My mother is a wise woman. Over the years, she has given me invaluable advice that guides me through life. This one, however, hits the hardest.
The last time I found myself vulnerable, I talked about losing faith and finding myself. If you haven’t read that post, you can find it here. I recently had a conversation with my mom about my faith and religious journey, and she had a lot to say, but she reminded me that my happiness was paramount. No matter what path I follow, I shouldn’t be afraid to leave whenever it stops bringing me joy.
The invisible chains
I think my mom’s advice is as beautiful as it is profound. Because we all grossly underestimate just how much fear holds us back. It’s like a pair of chains that keeps us rooted in one spot. Only, we can’t see them.
It could be as simple as not attending a concert and then regretting it when you see videos of all the fun people who attended had. But, on the other hand, it could be as deep as being stuck in a dead-end job because you fear reaching out for your passions and failing.
For me, fear has held me back a great deal. I wish more people talked about how scary life is for a young adult; maybe we would be better equipped to handle these anxieties. The reality is, there is so much fear holding us back; fear of disappointing the people we love, fear of not meeting our goals, fear of failure, fear of being hurt, fear of heartbreak, I could go on.
The world doesn’t make it easy either because you log on to social media and see everyone announcing the groundbreaking things they do. Yet, somewhere underneath the excitement is the lingering doubt that your people might never get to celebrate you like that.
For some of us, fear keeps us from making real connections. It is even worse when you try, and you get hurt, I would know.
For the past year, I have tried my best to live fearlessly. I loved recklessly and tried my best to put myself out there. What were the results?
For starters, I got hurt. Badly. I got disappointed. I faced so much rejection I started to wonder if I was as good as I thought. Now, this sounds terrible, and it is. But even though it felt terrible, I survived. And to be honest, I don’t regret living fearlessly. I do, however, regret the moments where I let fear trap me in cycles of unhappiness because I was not brave enough to imagine a happier ending for myself and seek it.
Living fearlessly can hurt, and that’s okay.
Look, living is rough. It is frightening. But that is how you know you are doing it right. As we grow older, opportunities will keep coming our way. Brilliant opportunities. Some of these might have the potential to completely transform our lives for the better, but there is no way to tell which one it’ll be. You just have to seize them. Your youth is the best time to jump in and seize the day because there is still so much time to learn and grow. And even when it hurts, the pain does not last forever.
Just don’t be afraid to change when you no longer find joy.
It can be a beautiful thing when you take the leap and seize something that brings you peace. And understandably, you may find yourself being loud about it.
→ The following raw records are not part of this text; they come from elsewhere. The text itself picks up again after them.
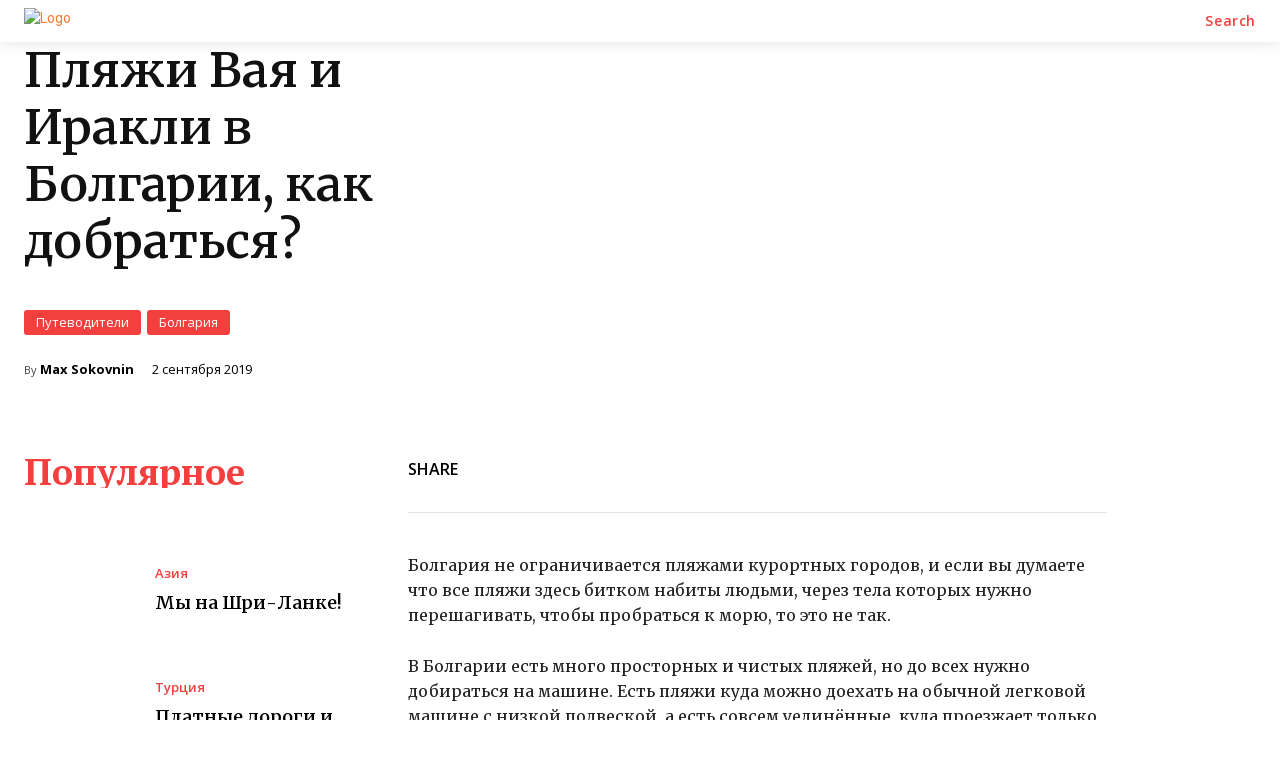

--- FILE ---
content_type: text/html; charset=utf-8
request_url: https://www.google.com/recaptcha/api2/aframe
body_size: 267
content:
<!DOCTYPE HTML><html><head><meta http-equiv="content-type" content="text/html; charset=UTF-8"></head><body><script nonce="m3ThyJMb2zk7PsRi0JO8UA">/** Anti-fraud and anti-abuse applications only. See google.com/recaptcha */ try{var clients={'sodar':'https://pagead2.googlesyndication.com/pagead/sodar?'};window.addEventListener("message",function(a){try{if(a.source===window.parent){var b=JSON.parse(a.data);var c=clients[b['id']];if(c){var d=document.createElement('img');d.src=c+b['params']+'&rc='+(localStorage.getItem("rc::a")?sessionStorage.getItem("rc::b"):"");window.document.body.appendChild(d);sessionStorage.setItem("rc::e",parseInt(sessionStorage.getItem("rc::e")||0)+1);localStorage.setItem("rc::h",'1769140470487');}}}catch(b){}});window.parent.postMessage("_grecaptcha_ready", "*");}catch(b){}</script></body></html>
And when unhappiness creeps in and pain, shame can keep you from breaking free.
Worrying about how others will perceive you, how you will live after letting go, or if you will find the next thing that will bring you that much excitement and passion; it can hold you back. Don’t let it hold you back.
Fear’s ‘wingman’: Imposter syndrome
I’m currently working in an industry I don’t know much about, which scares me. I’m also rediscovering myself after losing what I thought would be a lifelong partnership; it scares me too. I’m learning, healing, and growing at the same time. On some days, I wake up with an incredible amount of doubt.
What if I lose my job? What if they realize I am a fraud? What if I never find love again? What if I’m not as memorable as I thought I was?
When your doubt meets your imposter syndrome, it’s never fun.
Failing spectacularly at something you were almost certain would be your win can damage your confidence. Mine certainly took a hit, so I understand the fear. However, it also puts me in the best position to tell you this; feel the fear, and do it anyway.
Black Sheriff was definitely on to something.
The fear reminds you that you have something to lose, not to keep you from taking the leap. And even if you fail, so what? Who never fuck up, hands in the air. No hands? Exactly. Failure is a part of life, so trust the process.
Some things in life are hard to get, and overcoming fear is one. I don’t even think we genuinely get to overcome fear; we learn to live with it. Ignoring the doubt and accomplishing great things anyway. And let me tell you this, it gets better. I say it all the time, but it is true. A month ago, I could barely breathe; I contemplated canceling my newsletter and shutting down my blog. I could not imagine writing because I couldn’t see why anyone would want to hear what I had to say. I was drowning in fear, shame, guilt- you name it. But I am better now. And no matter how it ends, you will be better too.
So, take the leap. Apply for that job, go for that conference, go on that trip, text that person, and shoot your shot. Whatever it is that you feel has the potential to make you happy, or is already making you happy, nurture it. It could end badly, true, but it could also be that experience that completely transforms your life for the better. You won’t know unless you try, so try.
Take the leap, enjoy it, and never be afraid to leave if you no longer find joy in it.